Call to address loophole in tax debt legislation

The recent release of the Transparency of Tax Debt draft legislation by The Minister for Revenue and Financial Services, the Hon Kelly O’Dwyer, has been welcomed by The Australian Institute of Credit Management (AICM), who have been lobbying for this legislation since 2014.

AICM CEO Nick Pilavidis said, “This is a long overdue change, addressing a glaring gap in the information available to all businesses to clearly assess and mitigate credit risk. This information gap not only exposes our members’ businesses to unnecessary risk, it also allows those that avoid their tax obligations to gain an unfair advantage and is linked to illegal phoenix activity”.

Currently credit providers are regularly frustrated when liquidators report on a failed company reveal extensive debts to the ATO which have often been outstanding for over 12 months.

While the AICM agrees many benefits will flow from the draft legislation, it is concerned that it fails to provide sufficient deterrent for those that choose to avoid their tax obligations, because the information will be expunged from credit files if the business subsequently engages with the ATO.

“Information of businesses that have had prior breaches reported, but subsequently paid, is highly relevant to all credit providers, as it assists with a comprehensive assessment of credit worthiness. To remove prior breaches from the file not only reduces the ability for full and complete credit assessments, it also leaves a loophole for those that intend to avoid their obligations, such as illegal phoenix operators.”

Pilavidid said that, according to the ATO, over 95 per cent of businesses pay their tax obligations within 90 days. Of the remaining 5 per cent, around 3 per cent remains outstanding after 365 days. He said that, “this clearly indicates that most businesses that fail to pay within 90 days have no intention or capacity to pay, and those that do are likely to engage with the ATO within the 21 day warning period.

“For an extremely small minority, extenuating circumstances may create exceptions and the ATO should have flexibility to remove defaults in these circumstances,” Pilavidis continued. “However, it is clear the overwhelming majority of businesses that may be reported have intentionally avoided their obligations and removing the information leaves a glaring loophole that will be manipulated.”

Pilavidis said that to ensure the measure achieves its goals and reduces the ability for businesses to avoid their obligations, the information should not be expunged on entering repayment arrangements, raising disputes or full payment, instead the information should be updated to reflect this.

He said that the current loophole means not only those that intend to avoid their obligations continue to do so, but provides incentive for them to repeat this activity.

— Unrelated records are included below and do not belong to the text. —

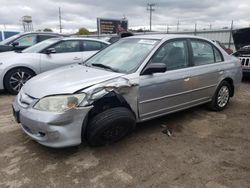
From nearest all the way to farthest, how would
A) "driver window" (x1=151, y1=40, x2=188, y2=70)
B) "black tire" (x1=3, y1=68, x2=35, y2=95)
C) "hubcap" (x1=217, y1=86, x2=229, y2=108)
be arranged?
"driver window" (x1=151, y1=40, x2=188, y2=70), "hubcap" (x1=217, y1=86, x2=229, y2=108), "black tire" (x1=3, y1=68, x2=35, y2=95)

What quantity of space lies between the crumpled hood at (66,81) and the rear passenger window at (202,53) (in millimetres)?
1663

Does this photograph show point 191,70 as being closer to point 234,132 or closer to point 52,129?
point 234,132

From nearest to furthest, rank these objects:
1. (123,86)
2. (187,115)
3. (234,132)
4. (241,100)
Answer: (123,86) < (234,132) < (187,115) < (241,100)

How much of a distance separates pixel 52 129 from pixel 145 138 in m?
1.44

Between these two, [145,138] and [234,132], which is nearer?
[145,138]

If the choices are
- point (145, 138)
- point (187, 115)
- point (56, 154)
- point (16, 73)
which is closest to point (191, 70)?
point (187, 115)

He cited two examples that illustratare this:

  • Those that enter a repayment arrangement to have a credit file cleared only to default on the arrangements once a credit provider has extended new credit.
  • A serial illegal phoenix operator that will enter a repayment arrangement before winding up the business to give the appearance there were no unpaid obligations.

Pilavidis said that if the information remained on file but was updated to reflect the current status, such as “paid”, “repayment arrangement” or “disputed”, this would not only close the loopholes above but allow credit providers to make further inquiries before extending credit and ensure the repayment can be monitored closely.